When he makes a call, Robinson uses a weird, whiny voice that the debtor won't forget; he appeals to what he refers to as the person's "moral turpitude" their sense of shame. Since this tactic seems to works best on midwesterners, Robinson focuses on accounts originated in Iowa and the Dakotas. If a debtor is resistant, he often offers to settle the debt for a fraction of the full amount. Someone who incurred a $1,000 debt while in school, for example, will be offered "the student amnesty program we can settle this debt now for just $297.86." (The weird digits are a trick borrowed from Wal-Mart.) If all else fails, Robinson resells the debt on Bid4Assets.com, an online auction site that allows anyone with a credit card to buy consumer debt and collect it for themselves.
NO ONE ARGUES THAT Americans should dodge their debts when Joe Deadbeat doesn't pay his bills, the rest of us get stuck with higher prices. As the Association of Credit and Collection Professionals notes, the billions in debt recovered for creditors translates to $350 in savings per U.S. household per year.

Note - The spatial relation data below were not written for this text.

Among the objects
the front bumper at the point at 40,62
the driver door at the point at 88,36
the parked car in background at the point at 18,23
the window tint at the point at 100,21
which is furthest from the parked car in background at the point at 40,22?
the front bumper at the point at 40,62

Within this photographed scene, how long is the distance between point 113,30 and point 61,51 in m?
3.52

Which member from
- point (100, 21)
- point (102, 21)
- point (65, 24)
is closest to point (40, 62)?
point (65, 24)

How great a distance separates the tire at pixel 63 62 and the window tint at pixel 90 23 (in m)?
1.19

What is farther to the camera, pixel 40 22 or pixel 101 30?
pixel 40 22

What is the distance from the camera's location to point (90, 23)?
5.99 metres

Unfortunately, the collection trend creates problems for honest consumers. Thanks to the antics of cowboy debt buyers relying on dubious data, many people report getting calls about bills they paid years ago. At the same time, some companies are so eager to send accounts to collection that they neglect to fix billing snafus. "They get lazy with what they turn over," says Bethellen Keefe, a Florida collection-agency owner. No wonder consumer complaints to the Federal Trade Commission over collections rose 15% last year, to more than 66,000. However, collection agents don't have much incentive to help consumers untangle billing errors. Most rely heavily on a 15% to 20% commission an arrangement that encourages them to wrangle payments by any means necessary. Furthermore, few have much experience in the business. One large collection firm, Asset Acceptance, recently revealed that the annual turnover rate for new hires is a whopping 98.5%.
But as much as consumers complain, it's easy to see why companies will only want to see more collections activity. Last year debt recovery added $200,000 to the bottom line for Green Mountain Power, the Vermont utility that dunned Louis Mossey for his $1.28 shortfall. "For a small utility, it makes a difference," says Green Mountain spokesperson Dottie Schnure. And for some, it's a matter of sweet revenge. Palm Beach entrepreneur Victor Grosso, who hired Judy Angeramo to collect customer debts related to his $8-a-week dog-waste-removal service, says that while the numbers may be small, it's a matter of justice he deserves compensation for his work. And he can't help but sound a little thrilled as he reports his wealthy clients' reactions: "They freak out!" he says. "They don't think a little pooper-scooper company could send them to collections."